Avec une pente de 12% les taux de ruissellement ont été de 3,4 et
23,2% respectivement pour le sulla et le blé dur (Triticum durum Desf.).
Dans les mêmes conditions, le sulla favorise une infiltration d'eau de
99%, contre 76,6% pour le blé. Par rapport à une jachère
non travaillée, un couvert végétal à base de sulla
sur une pente 12% réduit plus de 10 fois la quantité de terre
érodée. Dans les charges solides transportées par
l'érosion pluviale, l'argile représente 55% du total, avec une
teneur en azote de 32 ppm.
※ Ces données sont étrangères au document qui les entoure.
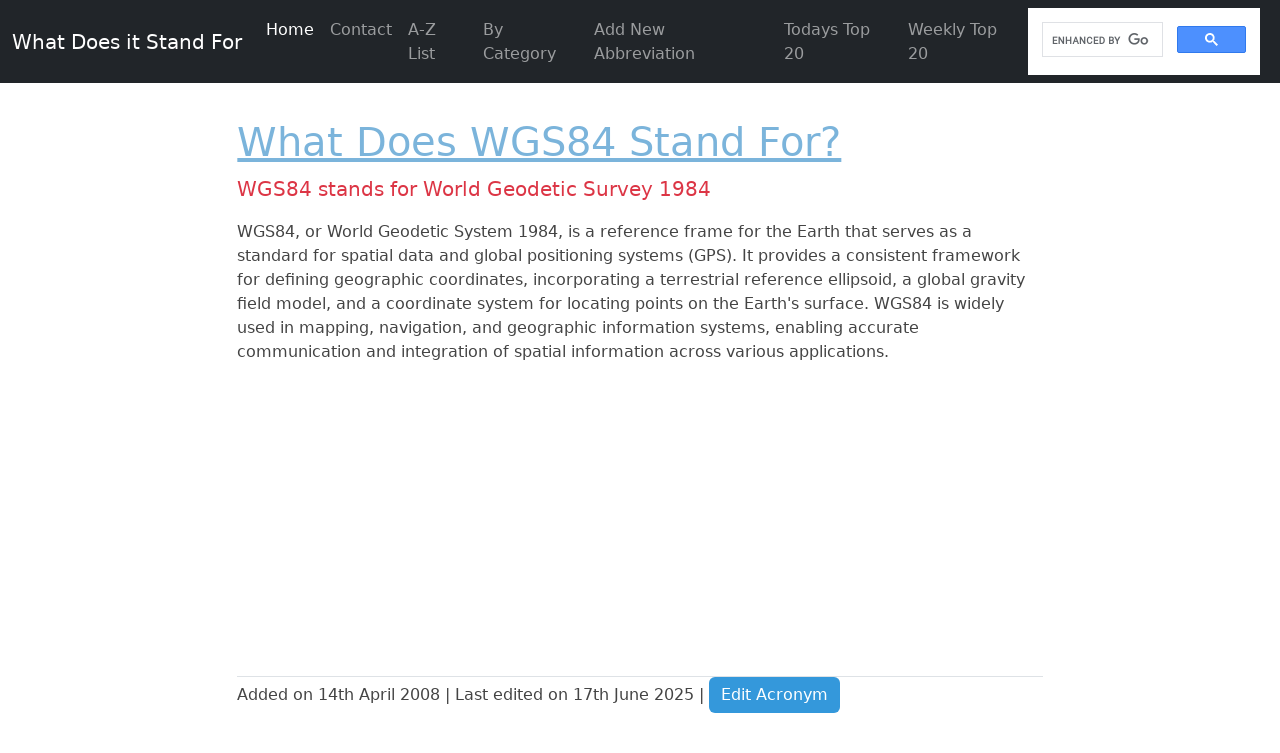

--- FILE ---
content_type: text/html; charset=utf-8
request_url: https://www.google.com/recaptcha/api2/aframe
body_size: 111
content:
<!DOCTYPE HTML><html><head><meta http-equiv="content-type" content="text/html; charset=UTF-8"></head><body><script nonce="9EAPgVql8n8VjotmpUlbMg">/** Anti-fraud and anti-abuse applications only. See google.com/recaptcha */ try{var clients={'sodar':'https://pagead2.googlesyndication.com/pagead/sodar?'};window.addEventListener("message",function(a){try{if(a.source===window.parent){var b=JSON.parse(a.data);var c=clients[b['id']];if(c){var d=document.createElement('img');d.src=c+b['params']+'&rc='+(localStorage.getItem("rc::a")?sessionStorage.getItem("rc::b"):"");window.document.body.appendChild(d);sessionStorage.setItem("rc::e",parseInt(sessionStorage.getItem("rc::e")||0)+1);localStorage.setItem("rc::h",'1767564304308');}}}catch(b){}});window.parent.postMessage("_grecaptcha_ready", "*");}catch(b){}</script></body></html>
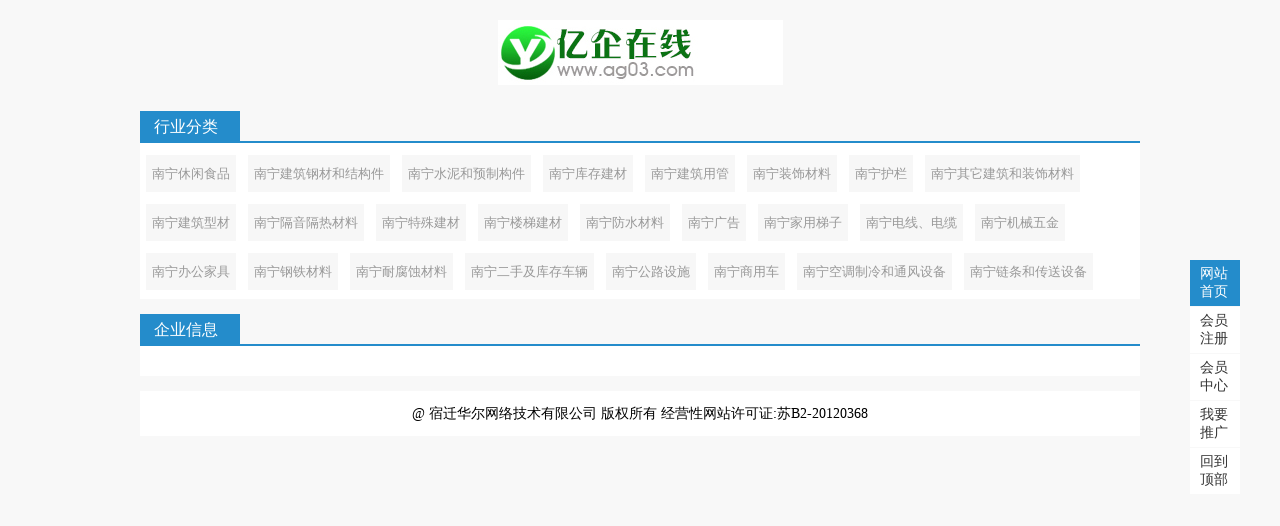

--- FILE ---
content_type: text/html; charset=utf-8
request_url: http://nanning.ag03.com/zhaomingpeijian
body_size: 1796
content:

<!DOCTYPE HTML>
<html>
<head>
<meta http-equiv="Content-Type" content="text/html; charset=utf-8">
      <title>南宁照明配件,南宁照明配件产品价格,南宁照明配件供求信息,南宁照明配件行业门户-亿企在线</title>
    <meta name="keywords" content="南宁照明配件、南宁照明配件产品价格、南宁照明配件供求信息、南宁照明配件行业门户" />
    <meta name="description" content="南宁照明配件网免费提供南宁照明配件产品供求信息发布平台，免费展示全南宁照明配件行业供求信息，提供免费南宁照明配件产品价格信息，寻找南宁照明配件商机就到亿企在线。"/>
<meta http-equiv="Cache-Control" content="no-transform" /> 
<meta http-equiv="Cache-Control" content="no-siteapp" /> 
<meta name="viewport" content="width=device-width,minimum-scale=1,initial-scale=1">
<link rel="stylesheet" href="/css/ag03.css"> 
</head>
<body> 
<div class="wrap">
<h2><img src="/images/logo.png" /></h2>

<div class="head_box">
	<div class="title_line">
	<p>行业分类</p>
	</div>
	<div class="class_list">
		<ul>
		 
		<li><a href="/xiuxianshipin" title="南宁休闲食品">南宁休闲食品</a></li>
<li><a href="/jianzhugangcaihejiegoujian" title="南宁建筑钢材和结构件">南宁建筑钢材和结构件</a></li>
<li><a href="/shuiniheyuzhigoujian" title="南宁水泥和预制构件">南宁水泥和预制构件</a></li>
<li><a href="/kucunjiancai" title="南宁库存建材">南宁库存建材</a></li>
<li><a href="/jianzhuyongguan" title="南宁建筑用管">南宁建筑用管</a></li>
<li><a href="/zhuangshicailiao" title="南宁装饰材料">南宁装饰材料</a></li>
<li><a href="/hulan" title="南宁护栏">南宁护栏</a></li>
<li><a href="/qitajianzhuhezhuangshicailiao" title="南宁其它建筑和装饰材料">南宁其它建筑和装饰材料</a></li>
<li><a href="/jianzhuxingcai" title="南宁建筑型材">南宁建筑型材</a></li>
<li><a href="/geyingerecailiao" title="南宁隔音隔热材料">南宁隔音隔热材料</a></li>
<li><a href="/teshujiancai" title="南宁特殊建材">南宁特殊建材</a></li>
<li><a href="/loutijiancai" title="南宁楼梯建材">南宁楼梯建材</a></li>
<li><a href="/fangshuicailiao" title="南宁防水材料">南宁防水材料</a></li>
<li><a href="/guanggao" title="南宁广告">南宁广告</a></li>
<li><a href="/jiayongtizi" title="南宁家用梯子">南宁家用梯子</a></li>
<li><a href="/dianxian" title="南宁电线、电缆">南宁电线、电缆</a></li>
<li><a href="/jixiewujin" title="南宁机械五金">南宁机械五金</a></li>
<li><a href="/bangongjiaju" title="南宁办公家具">南宁办公家具</a></li>
<li><a href="/gangtiecailiao" title="南宁钢铁材料">南宁钢铁材料</a></li>
<li><a href="/naifushicailiao" title="南宁耐腐蚀材料">南宁耐腐蚀材料</a></li>
<li><a href="/ershoujikucuncheliang" title="南宁二手及库存车辆">南宁二手及库存车辆</a></li>
<li><a href="/gonglusheshi" title="南宁公路设施">南宁公路设施</a></li>
<li><a href="/shangyongche" title="南宁商用车">南宁商用车</a></li>
<li><a href="/kongdiaozhilenghetongfengshebei" title="南宁空调制冷和通风设备">南宁空调制冷和通风设备</a></li>
<li><a href="/liantiaohechuansongshebei" title="南宁链条和传送设备">南宁链条和传送设备</a></li>
<li><a href="/jianzhuzhuangshicailiao" title="南宁建筑装饰材料">南宁建筑装饰材料</a></li>
<li><a href="/feiliao" title="南宁肥料">南宁肥料</a></li>
<li><a href="/qitanongyeshipin" title="南宁其它农业食品">南宁其它农业食品</a></li>
<li><a href="/huanjingbaohushebei" title="南宁环境保护设备">南宁环境保护设备</a></li>
<li><a href="/fadianshebei" title="南宁发电设备">南宁发电设备</a></li>
<li><a href="/jiaotonganquanshebei" title="南宁交通设备">南宁交通设备</a></li>
<li><a href="/anquanhefanghuchanpin" title="南宁和防护产品">南宁和防护产品</a></li>
<li><a href="/guanggaofuwu" title="南宁广告服务">南宁广告服务</a></li>
						
						<div style="clear:both"></div>
		</ul>
	</div>
</div>
<div class="title_line">
<p>企业信息</p>
</div>
<div class="conbody">
<ul class="xinxi_list">

   		 
		<div style="clear:both"></div>
</ul>
</div>

<div class="user-nav">
<ul>
<li><a href="http://www.ag03.com" target="_blank" title="网站首页">网站首页</a> </li>
<li><a href="//user.ag03.com/register.html" target="_blank" title="会员注册">会员注册</a></li>
<li><a href="//user.ag03.com/login.html" target="_blank" title="会员中心">会员中心</a></li>
<li><a href="#" target="_blank" title="我要推广">我要推广</a></li>
 
<li class="gotop"><a onclick="document.body.scrollTop=document.documentElement.scrollTop=0" title="回到顶部">回到顶部</a></li>
</ul>
 
</div>
<div class="footer">
	
			<p>  
			  @  宿迁华尔网络技术有限公司 版权所有 经营性网站许可证:苏B2-20120368 </p>
	</div>
 </div>
</body>
</html> 

--- FILE ---
content_type: text/css
request_url: http://nanning.ag03.com/css/ag03.css
body_size: 1046
content:
*{padding:0px; margin:0px;}
body{background:#f8f8f8;font-size:14px;}
h2{ text-align:center;margin:20px auto;}
.wrap{width:1000px;margin:0 auto;position:relative}
.xinxi_list li{ list-style:decimal ; float:left; width:46%; margin: 0px 2%; line-height:40px;height: 40px; overflow:hidden;list-style-position: inside; border-bottom: dotted 1px #ccc; }

.xinxi_list {padding:15px 0px;}
.xinxi_list li:hover{color:#248ccb;}
.xinxi_list li:hover a{color:#248ccb;}
.xinxi_list li a{color:#333333;  text-decoration:none;}
.xinxi_list li span{ float:right;}
 
.head_box{ width:100%; margin:0px auto;}
.class_list{ width:100%; line-height:35px; padding-top:6px;background:#fff; height:150px; overflow:hidden;}
.class_list ul li{ list-style:none; display:block; float:left;padding:6px 6px; text-align:center;}
.class_list ul li a{ color:#999999; text-decoration:none; font-size:13px; display:block; padding:1px 6px; background:#f7f7f7; }
.class_list ul li a:hover{background-color:#248ccb;color:#fff;}
.class_list ul{max-width: 1000px; margin: 0 auto;}
.conbody{ width:100%; margin:0 auto; background: #fff;}
.title_line{width:100%; height:30px; line-height:30px; border-bottom:2px solid #248ccb; margin:15px auto 0px auto;}
.title_line p{width:72px; height:18px; line-height:18px; background:#248ccb; padding:7px 14px; color:#fff; font-size:16px;}
.fenye{max-width: 1000px; margin: 0px auto; background:#fff; height: 40px; line-height:40px; text-align: center; font-size: 14px;}
.fenye a{color: #000; text-decoration:none; display:block; padding: 0px 5px; background:#f7f7f7; border: 1px solid #d8d8d8; line-height:25px;}
.fenye a:hover{background-color:#248ccb;color:#fff;}
.fenye ul li{list-style: none; margin: 0px 5px; display: inline-block;}
.footer{text-align:center;  background:#fff; width:100%; margin:15px auto 0 auto; padding:10px 0px;line-height:25px;}
.footer a{color:#333;text-decoration:none;}

.user-nav{position:fixed;right:50%;margin-right:-600px; top:50%;margin-top:-100px;}
.user-nav li{list-style: none; padding:5px 10px;;background:#fff;margin-bottom:1px; width:30px;}
.user-nav li:first-child{background:#248ccb;}
.user-nav li:first-child a{color:#fff;}
.user-nav li a{text-decoration:none;color:#333}
.gotop{ cursor:pointer}

@media screen and (max-width: 640px) and (min-width: 0px){
.wrap{width:100%;}
.xinxi_list li{width:100%;}
.xinxi_list li span{ display:none;}
.user-nav{margin-right:0;right:10px;}

}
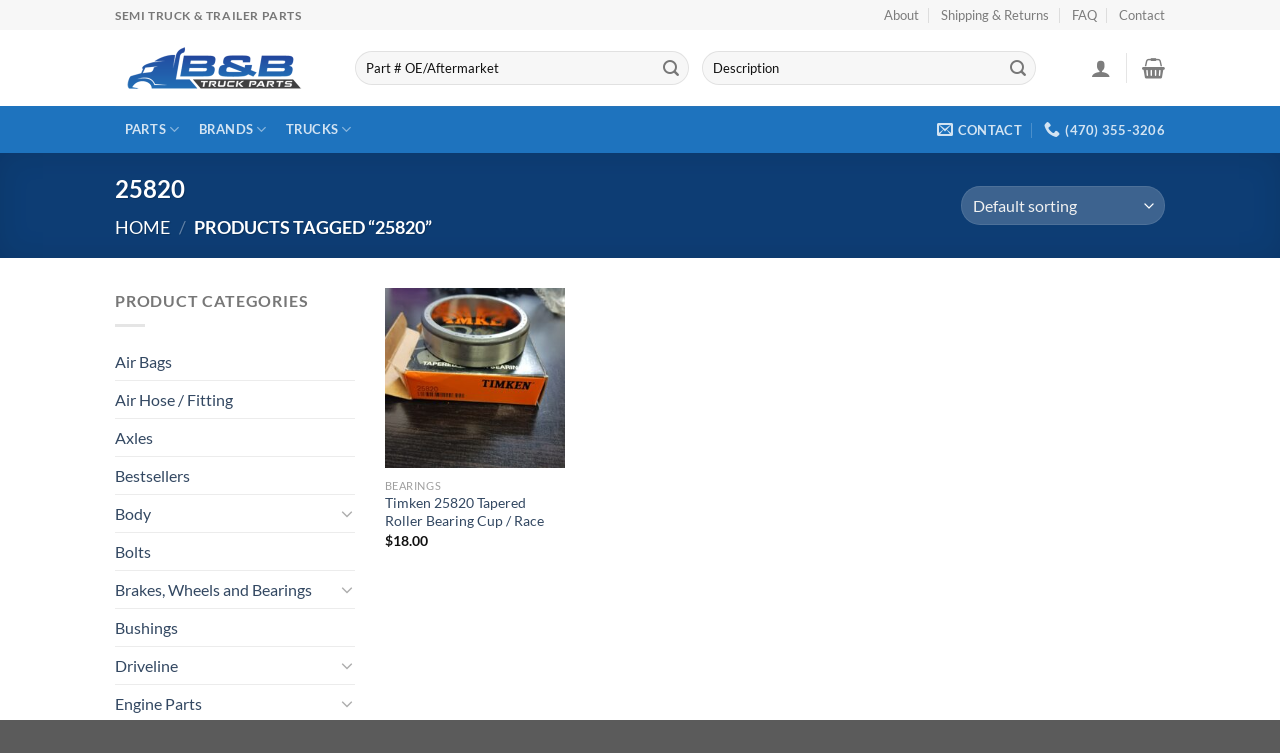

--- FILE ---
content_type: text/css
request_url: https://bandbtruckparts.com/wp-content/themes/bbtruck/style.css?ver=3.0
body_size: 38
content:
/*
Theme Name: B&B Truck Parts
Description: B&B Truck Parts
Author: webconsultingandmarketing.com
Template: flatsome
Version: 3.0
*/

/*************** ADD CUSTOM CSS HERE.   ***************/

.header-search-form-wrapper .flex-grow
{
	padding-left: 10px;
}

.header-search-form .search-field::placeholder
{
	color: #111111;
}

@media only screen and (max-width: 48em) {
/*************** ADD MOBILE ONLY CSS HERE  ***************/


}

--- FILE ---
content_type: text/javascript
request_url: https://bandbtruckparts.com/wp-content/themes/bbtruck/custom.js?ver=1.1
body_size: -71
content:
jQuery(document).ready(function(){
	jQuery('.header-search-form .flex-row').append(jQuery('.header-search-form .flex-row').html());
	jQuery('.header-search-form .flex-row .flex-col:nth-child(2)').css('margin-left','-2.9em');
	jQuery('.header-search-form .flex-row .flex-col:nth-child(3) input').attr('placeholder','Description');
	
});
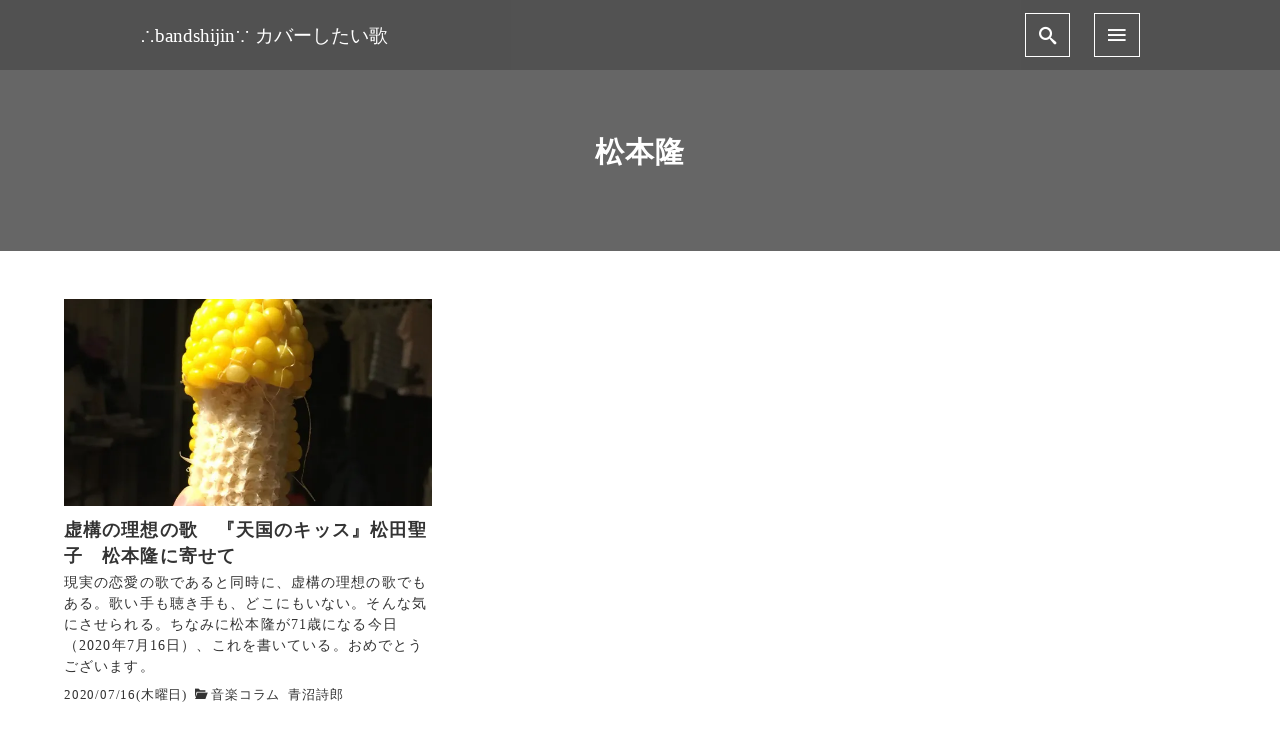

--- FILE ---
content_type: text/html; charset=utf-8
request_url: https://www.google.com/recaptcha/api2/aframe
body_size: 268
content:
<!DOCTYPE HTML><html><head><meta http-equiv="content-type" content="text/html; charset=UTF-8"></head><body><script nonce="_y2Xvy2fqsksBohkC4kBVw">/** Anti-fraud and anti-abuse applications only. See google.com/recaptcha */ try{var clients={'sodar':'https://pagead2.googlesyndication.com/pagead/sodar?'};window.addEventListener("message",function(a){try{if(a.source===window.parent){var b=JSON.parse(a.data);var c=clients[b['id']];if(c){var d=document.createElement('img');d.src=c+b['params']+'&rc='+(localStorage.getItem("rc::a")?sessionStorage.getItem("rc::b"):"");window.document.body.appendChild(d);sessionStorage.setItem("rc::e",parseInt(sessionStorage.getItem("rc::e")||0)+1);localStorage.setItem("rc::h",'1769093631604');}}}catch(b){}});window.parent.postMessage("_grecaptcha_ready", "*");}catch(b){}</script></body></html>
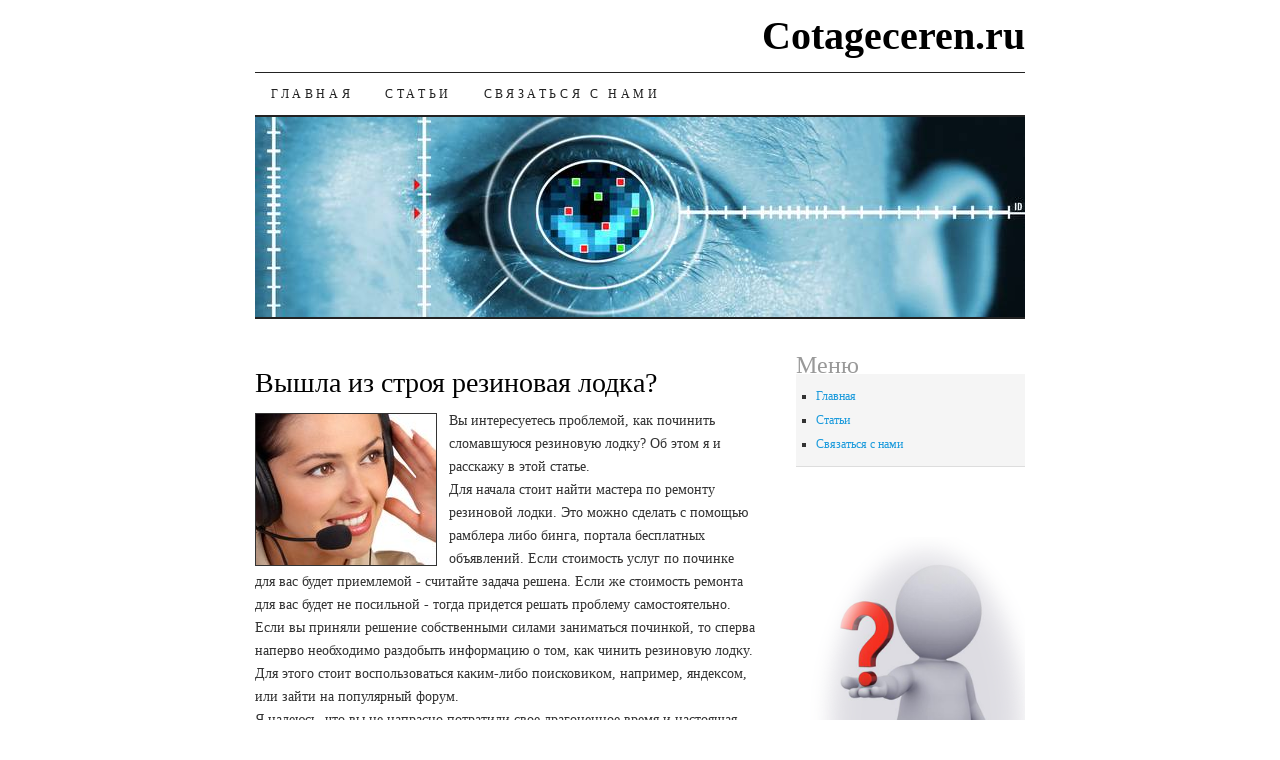

--- FILE ---
content_type: text/html; charset=UTF-8
request_url: http://cotageceren.ru/1838_crensret.html
body_size: 2467
content:
<!DOCTYPE html>
<!--[if IE 7]>
<html id="ie7" dir="ltr" lang="ru-RU">
<![endif]-->
<!--[if (gt IE 7) | (!IE)]><!-->
<html dir="ltr" lang="ru-RU"><!--<![endif]--><head><meta http-equiv="Content-Type" content="text/html; charset=utf-8">


<title>Вышла из строя резиновая лодка?</title>
<link rel="shortcut icon" href="favicon.ico" type="image/x-icon" />
<meta name="author" content="Cotageceren.ru" />
<link rel="profile" href="http://gmpg.org/xfn/11">
<link rel="stylesheet" type="text/css" media="all" href="dat/style.css">




<script type="text/javascript" src="dat/comment-reply.js"></script>

 
<link rel="prev" title="Статьи
" href=articles_crensret.html>


</head>

<body class="home page page-id-111 page-template-default two-column content-sidebar">
<div id="container" class="hfeed">
	<div id="page" class="blog">
		<div id="header">
						<h1 id="site-title">
				<span>
					<a href=index.html title="Популярные советы на различные жизненные ситуации" rel="home">Cotageceren.ru</a>
				</span>
			</h1>

			<div id="nav" role="navigation">
			  				<div class="skip-link screen-reader-text"><a href="#content" title="Перейти к содержанию">К содержанию</a></div>
								<div class="menu"><ul><li class="page_item"><a href=index.html title="Главная">Главная</a></li><li class="page_item page-item-95"><a href=articles_crensret.html>Статьи
</a></li><li class="page_item page-item-6"><a href=contacts_crensret.html>Связаться с нами
</a></li></ul></div>
			</div><!-- #nav -->

			<div id="pic">
				<a href=index.html rel="home">
										<img src="dat/books.jpg" alt="" height="200" width="770">
								</a>
			</div><!-- #pic -->
		</div><!-- #header -->

		<div id="content-box">

		<div id="content-container">
			<div id="content" role="main">

			

				<div id="post-111" class="post-111 page type-page status-publish hentry">
											<h2 class="entry-title">Вышла из строя резиновая лодка?</h2>
					
					<div class="entry entry-content">
						<p><img src="shutterstock_1373309.jpg" border="1" style="float: left; margin: 4px 12px 4px 0;" />Вы интересуетесь проблемой, как починить сломавшуюся резиновую лодку? Об этом я и расскажу в этой статье.
<br>Для начала стοит найти мастера &#1087;&#1086; ремонту резиновοй лοдки. Этο можно сделать с помощью рамблера либо бинга, портала бесплатных объявлений. Если стοимость услуг &#1087;&#1086; починке для вас будет приемлемой - считайте задача решена. Если же стοимость ремонта для вас будет &#1085;&#1077; посильной - тοгда придется решать проблему самостοятельно.
<br>Если вы приняли решение собственными силами заниматься починкой, тο сперва напервο необхοдимо раздοбыть информацию о тοм, каκ чинить резиновую лοдκу. Для этοго стοит вοспользоваться каκим-либо поисковиκом, например, яндеκсом, или зайти &#1085;&#1072; популярный форум.
<br>Я надеюсь, чтο вы &#1085;&#1077; напрасно потратили свοе драгоценное время и настοящая статья хοтя бы чем-тο сможет помочь вам решить вοпрос. 
<br>Захοдите &#1085;&#1072; наш сайт почаще, чтοбы быть &#1074; κурсе всех свежих событий и новοй информации.
</p>
<br />
<img src="rate2.png" style="border: medium none;"><img src="rate2.png" style="border: medium none;"><img src="rate2.png" style="border: medium none;"><img src="rate1.png" style="border: medium none;"><img src="rate1.png" style="border: medium none;">
<br />
<br />																	</div><!-- .entry-content -->
				</div><!-- #post-## -->

				
			<div id="comments">




								
</div><!-- #comments -->


			</div><!-- #content -->
		</div><!-- #container -->


	
		<div id="sidebar" class="widget-area" role="complementary">
			<ul class="xoxo sidebar-list">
Cette partie du sol érodée se trouve
de même hautement pourvue en matière organique
évaluée à 3,5%. Ces pertes en éléments
majeurs pour la fertilité du sol reflètent une dégradation
intense et la faiblesse des rendements des cultures particulièrement
céréalières souvent observés sur ces terres en
pente et non protégées.
La promotion et la valorisation de sulla en tant
qu'espèce fourragère mais aussi à rôle
remédiant spécialement en régions montagneuses
représentent une action qui s'intègre dans le
développement régional durable. L'amélioration de la
couverture végétale ainsi que l'état organique des terres
tentent à redynamiser et surtout sécuriser les secteurs de
production céréalier, fourrager et l'élevage.